Friday, January 9, 2009

The Atlas Shrugged Reality Show Now Open

Movie Canceled - Just Watch The News!

Those who may have stumbled on and read this blog over the past six months may have noticed my occasional reference to Ayn Rand and, or, her iconic novel "Atlas Shrugged".  I've been a devotee of Ayn Rand since the early Sixties, when I first read the "Fountainhead" and then "Atlas Shrugged".


My latest post referencing her work was just yesterday, so I am very pleased that others have also recognized the incredible similarity between her vision of a totalitarian state and the current progressively oppressive situation that we are being herded into by our representatives in Congress.

Stephen Moore's opinion in today's Wall Street Journal is so well written, that I've included the entire piece here....

'Atlas Shrugged': From Fiction to Fact in 52 Years 


By STEPHEN MOORE

Some years ago when I worked at the libertarian Cato Institute, we used to label any new hire who had not yet read "Atlas Shrugged" a "virgin." Being conversant in Ayn Rand's classic novel about the economic carnage caused by big government run amok was practically a job requirement. If only "Atlas" were required reading for every member of Congress and political appointee in the Obama administration. I'm confident that we'd get out of the current financial mess a lot faster.

[Atlas Shrugged]Getty ImagesThe art for a 1999 postage stamp.
Many of us who know Rand's work have noticed that with each passing week, and with each successive bailout plan and economic-stimulus scheme out of Washington, our current politicians are committing the very acts of economic lunacy that "Atlas Shrugged" parodied in 1957, when this 1,000-page novel was first published and became an instant hit.

Rand, who had come to America from Soviet Russia with striking insights into totalitarianism and the destructiveness of socialism, was already a celebrity. The left, naturally, hated her. But as recently as 1991, a survey by the Library of Congress and the Book of the Month Club found that readers rated "Atlas" as the second-most influential book in their lives, behind only the Bible.

For the uninitiated, the moral of the story is simply this: Politicians invariably respond to crises -- that in most cases they themselves created -- by spawning new government programs, laws and regulations. These, in turn, generate more havoc and poverty, which inspires the politicians to create more programs . . . and the downward spiral repeats itself until the productive sectors of the economy collapse under the collective weight of taxes and other burdens imposed in the name of fairness, equality and do-goodism.

+ + + + + + +

> [JOB ITEM] From the blog post about "Atlas Shrugged," pull out everything from "By STEPHEN MOORE" down to "1999 postage stamp." word for word.

> [DATASET EXCERPT]
+ + + + + + +

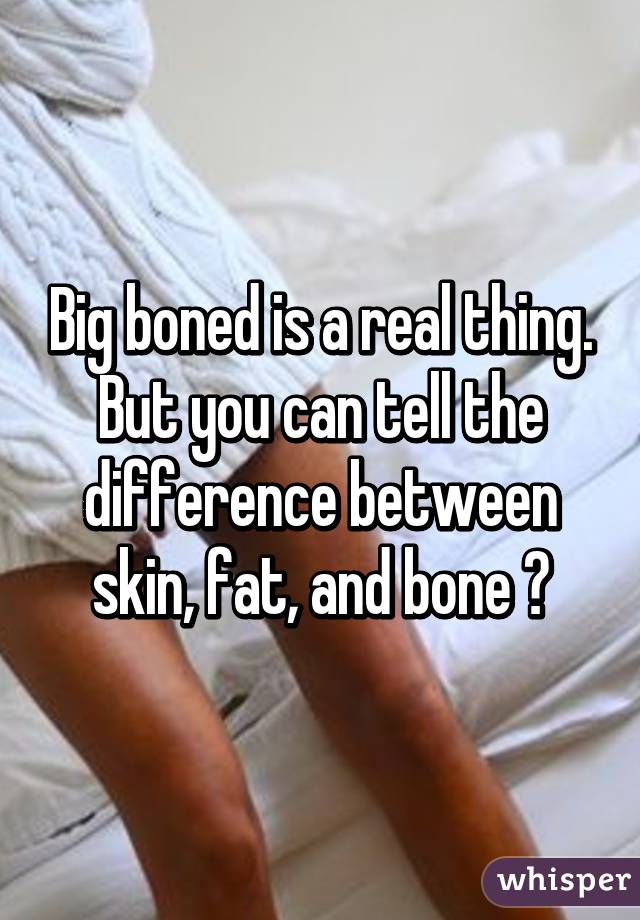 Big boned is a real thing. But you can tell the difference between skin, fat, and bone 😂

+ + + + + + +

> [EXERCISE SOLUTION]
By STEPHEN MOORE

Some years ago when I worked at the libertarian Cato Institute, we used to label any new hire who had not yet read "Atlas Shrugged" a "virgin." Being conversant in Ayn Rand's classic novel about the economic carnage caused by big government run amok was practically a job requirement. If only "Atlas" were required reading for every member of Congress and political appointee in the Obama administration. I'm confident that we'd get out of the current financial mess a lot faster.

[Atlas Shrugged]Getty ImagesThe art for a 1999 postage stamp.